In the present study, the high prevalence of oral HPV antibodies in adolescents was notable. HPV seropositivity is related to sexual activity [14] and oral IgG sampled by the OraSure method, as in the present study, is largely serum derived. So if the postulated anogenital site of the initiation of oral IgA antibodies is correct, the appearance of oral HPV antibody probably correlated with the onset of sexual activity in the adolescents. The low prevalence of oral fluid HPV antibodies in children correlates with the low prevalence found in children's sera and substantiated the premise that oral antibodies are sexually associated as are serum antibodies.

Conclusion

We believe that sampling oral fluid for HPV antibodies shows promise as a simple, non-invasive method to test for the presence of antibody responses to HPV infection. However larger studies are required to validate oral fluid antibody sampling as either a surrogate for serum testing or as a biomarker of anogenital HPV infection. We postulate the site of infection eliciting oral HPV antibodies to be mainly anogenital. As an adjunct to serology, oral testing could increase the sensitivity of HPV analysis, covering a broader range of humoral responses and contribute to our understanding of the immune response to HPV. It is well known that HPV serology underestimates genital HPV infection even when restricted to the same type HPV DNA as detected in the lesion. Conceivably certain individuals could mount more effective mucosal responses to HPV infection than systemic responses and oral IgA testing could serve as an adjunct to or even replace serum testing for genital HPV infection in children. A large study is underway to further investigate oral HPV IgA as a biomarker of genital HPV infection in women.

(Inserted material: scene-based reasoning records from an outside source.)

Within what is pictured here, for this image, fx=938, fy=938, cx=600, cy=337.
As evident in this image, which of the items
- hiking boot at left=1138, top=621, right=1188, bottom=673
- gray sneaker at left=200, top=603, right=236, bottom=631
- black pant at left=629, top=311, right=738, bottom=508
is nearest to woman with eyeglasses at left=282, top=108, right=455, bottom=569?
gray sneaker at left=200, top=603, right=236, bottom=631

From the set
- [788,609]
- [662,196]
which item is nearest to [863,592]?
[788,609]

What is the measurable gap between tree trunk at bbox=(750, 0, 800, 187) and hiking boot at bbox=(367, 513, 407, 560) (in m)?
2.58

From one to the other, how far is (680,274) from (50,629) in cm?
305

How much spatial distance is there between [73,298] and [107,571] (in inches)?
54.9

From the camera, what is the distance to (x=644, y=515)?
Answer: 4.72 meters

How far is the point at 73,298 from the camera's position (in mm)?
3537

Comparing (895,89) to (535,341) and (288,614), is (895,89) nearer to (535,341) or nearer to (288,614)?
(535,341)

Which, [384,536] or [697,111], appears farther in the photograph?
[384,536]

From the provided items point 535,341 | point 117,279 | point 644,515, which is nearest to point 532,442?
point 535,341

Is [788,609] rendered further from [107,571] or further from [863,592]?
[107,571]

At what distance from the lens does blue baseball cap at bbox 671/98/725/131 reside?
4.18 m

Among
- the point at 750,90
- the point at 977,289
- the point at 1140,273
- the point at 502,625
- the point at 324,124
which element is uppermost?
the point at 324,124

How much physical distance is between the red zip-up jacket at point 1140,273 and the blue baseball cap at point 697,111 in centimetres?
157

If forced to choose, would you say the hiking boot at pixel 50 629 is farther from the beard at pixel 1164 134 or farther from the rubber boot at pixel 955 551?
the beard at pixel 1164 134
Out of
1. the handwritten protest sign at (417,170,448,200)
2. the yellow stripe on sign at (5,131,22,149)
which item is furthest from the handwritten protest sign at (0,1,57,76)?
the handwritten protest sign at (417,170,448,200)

Most significant was the finding that more men than women display oral antibodies, considering the opposite is found for serum responses. Studies are planned to assist in the further understanding of the mucosal immune response to HPV in men and the site of the HPV infection eliciting these responses. The possible association of oral HPV antibodies with genital HPV infection especially in adolescents requires further clarification.